Ivan Stojmenović

= Ivan Stojmenović =

Ivan Stojmenović (1957 – 3 November 2014) was a Serbian-Canadian mathematician and computer scientist well known for his contributions to communications networks and algorithms. He has published over 300 articles in his field and edited four handbooks in the area of wireless sensor networks.

==Biography==
He studied mathematics, earning a
B.Sc. (1979) and
M.Sc. at the University of Novi Sad,
and a
Ph.D. (1985) at the University of Zagreb, where he continued as assistant professor (1985–87). He held the chair in Applied Computing in the School of Engineering at the University of Birmingham in the UK 2007/8. After visiting appointments at Washington State University and University of Miami he joined the faculty at University of Ottawa (1988) where he was a professor.
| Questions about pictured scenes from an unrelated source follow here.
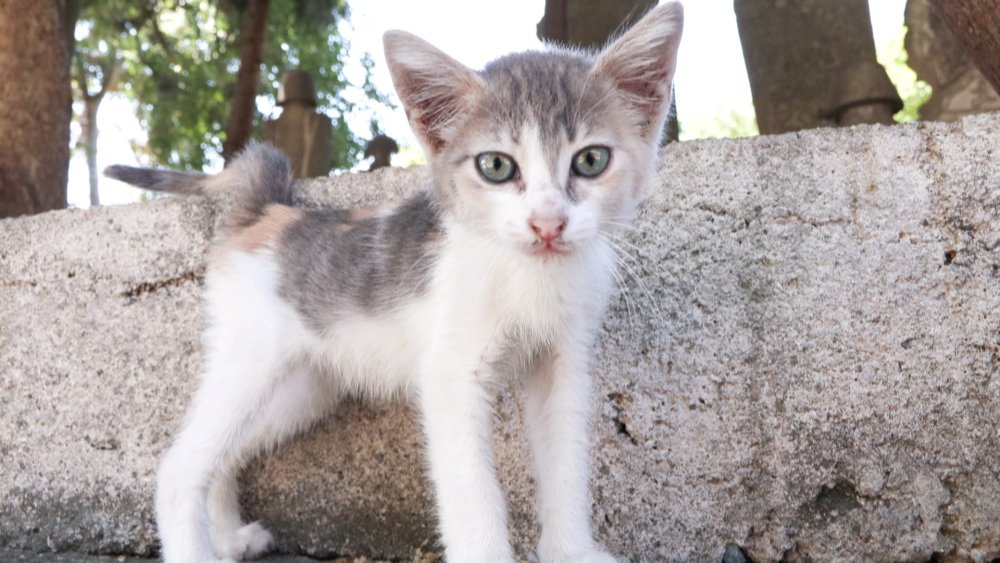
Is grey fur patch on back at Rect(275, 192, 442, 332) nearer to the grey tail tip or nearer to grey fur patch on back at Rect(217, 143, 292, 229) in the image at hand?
grey fur patch on back at Rect(217, 143, 292, 229)

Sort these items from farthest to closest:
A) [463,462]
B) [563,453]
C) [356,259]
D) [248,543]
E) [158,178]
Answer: [158,178], [248,543], [356,259], [563,453], [463,462]

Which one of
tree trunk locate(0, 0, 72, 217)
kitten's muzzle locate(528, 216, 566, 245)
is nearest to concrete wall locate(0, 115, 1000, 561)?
kitten's muzzle locate(528, 216, 566, 245)

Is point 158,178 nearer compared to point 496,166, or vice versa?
point 496,166

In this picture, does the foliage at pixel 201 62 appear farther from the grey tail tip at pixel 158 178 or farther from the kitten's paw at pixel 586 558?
the kitten's paw at pixel 586 558

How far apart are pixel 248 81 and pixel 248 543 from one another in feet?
14.6

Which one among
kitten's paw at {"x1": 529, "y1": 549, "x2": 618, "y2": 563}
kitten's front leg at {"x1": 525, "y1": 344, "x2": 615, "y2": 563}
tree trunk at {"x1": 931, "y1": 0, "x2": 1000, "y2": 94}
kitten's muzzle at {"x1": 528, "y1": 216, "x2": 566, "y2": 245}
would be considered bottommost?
kitten's paw at {"x1": 529, "y1": 549, "x2": 618, "y2": 563}

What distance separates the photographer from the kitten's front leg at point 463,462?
212 cm

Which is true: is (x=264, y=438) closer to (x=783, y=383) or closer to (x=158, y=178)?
(x=158, y=178)

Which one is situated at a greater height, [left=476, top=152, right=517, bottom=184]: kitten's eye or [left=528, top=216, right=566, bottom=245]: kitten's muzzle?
[left=476, top=152, right=517, bottom=184]: kitten's eye

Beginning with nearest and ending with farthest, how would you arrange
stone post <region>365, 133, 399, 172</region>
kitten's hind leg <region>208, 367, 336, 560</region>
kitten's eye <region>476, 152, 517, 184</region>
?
1. kitten's eye <region>476, 152, 517, 184</region>
2. kitten's hind leg <region>208, 367, 336, 560</region>
3. stone post <region>365, 133, 399, 172</region>

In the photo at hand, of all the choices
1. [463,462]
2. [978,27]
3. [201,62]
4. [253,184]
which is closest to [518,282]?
[463,462]

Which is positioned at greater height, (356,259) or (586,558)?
(356,259)

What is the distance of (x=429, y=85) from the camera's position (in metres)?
2.21

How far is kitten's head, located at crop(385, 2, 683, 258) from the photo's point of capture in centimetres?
199
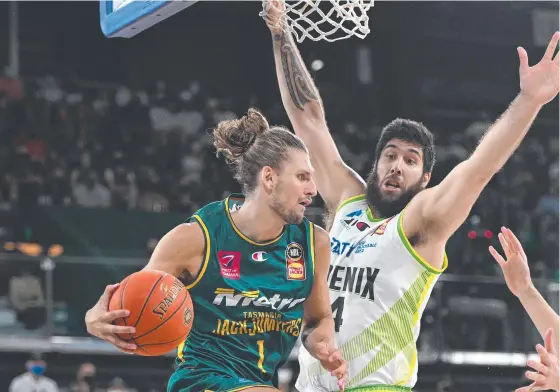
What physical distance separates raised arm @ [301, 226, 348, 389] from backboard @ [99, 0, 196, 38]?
5.10ft

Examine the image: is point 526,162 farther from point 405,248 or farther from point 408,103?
point 405,248

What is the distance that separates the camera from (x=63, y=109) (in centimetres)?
1459

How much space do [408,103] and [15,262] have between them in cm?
920

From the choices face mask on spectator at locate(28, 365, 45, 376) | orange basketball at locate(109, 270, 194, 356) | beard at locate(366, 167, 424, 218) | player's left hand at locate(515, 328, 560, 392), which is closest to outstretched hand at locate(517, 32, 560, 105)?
beard at locate(366, 167, 424, 218)

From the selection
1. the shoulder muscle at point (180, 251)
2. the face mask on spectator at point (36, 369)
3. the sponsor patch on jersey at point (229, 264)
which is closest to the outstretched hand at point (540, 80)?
the sponsor patch on jersey at point (229, 264)

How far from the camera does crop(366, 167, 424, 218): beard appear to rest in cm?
527

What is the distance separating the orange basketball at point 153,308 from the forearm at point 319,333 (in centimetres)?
64

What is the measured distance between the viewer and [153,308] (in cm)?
400

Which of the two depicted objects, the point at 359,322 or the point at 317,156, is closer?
the point at 359,322

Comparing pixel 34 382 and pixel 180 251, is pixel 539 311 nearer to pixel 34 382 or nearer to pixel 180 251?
pixel 180 251

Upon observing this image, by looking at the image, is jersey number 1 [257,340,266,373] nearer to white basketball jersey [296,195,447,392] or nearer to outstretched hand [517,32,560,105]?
white basketball jersey [296,195,447,392]

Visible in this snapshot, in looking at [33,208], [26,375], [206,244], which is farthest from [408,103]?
[206,244]

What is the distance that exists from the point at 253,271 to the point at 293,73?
71.8 inches

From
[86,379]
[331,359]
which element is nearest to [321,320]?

He was also editor-in-chief of IEEE Transactions on Parallel and Distributed Systems.

==Books==
- Wireless Sensor and Actuator Networks: Algorithms and Protocols for Scalable Coordination and Data Communication (Wiley, 2010).
- Handbook of Applied Algorithms: Solving Scientific, Engineering and Practical Problems (Wiley, 2008).
- Handbook of Sensor Networks: Algorithms and Architectures (Wiley, 2005). Bundled with Crossbow Technology sensorkits.
- Mobile Ad Hoc Networking (Wiley, 2004).
- Handbook of Wireless Networks and Mobile Computing (Wiley, 2002)

==Awards and honors==
In 2008 he was named an IEEE Fellow "for contributions to data communication algorithms and protocols for wireless sensor and ad hoc networks".

==Death in car accident==
Stojmenović died on 3 November 2014 after he lost control of his car and slammed into an overpass on Highway 416.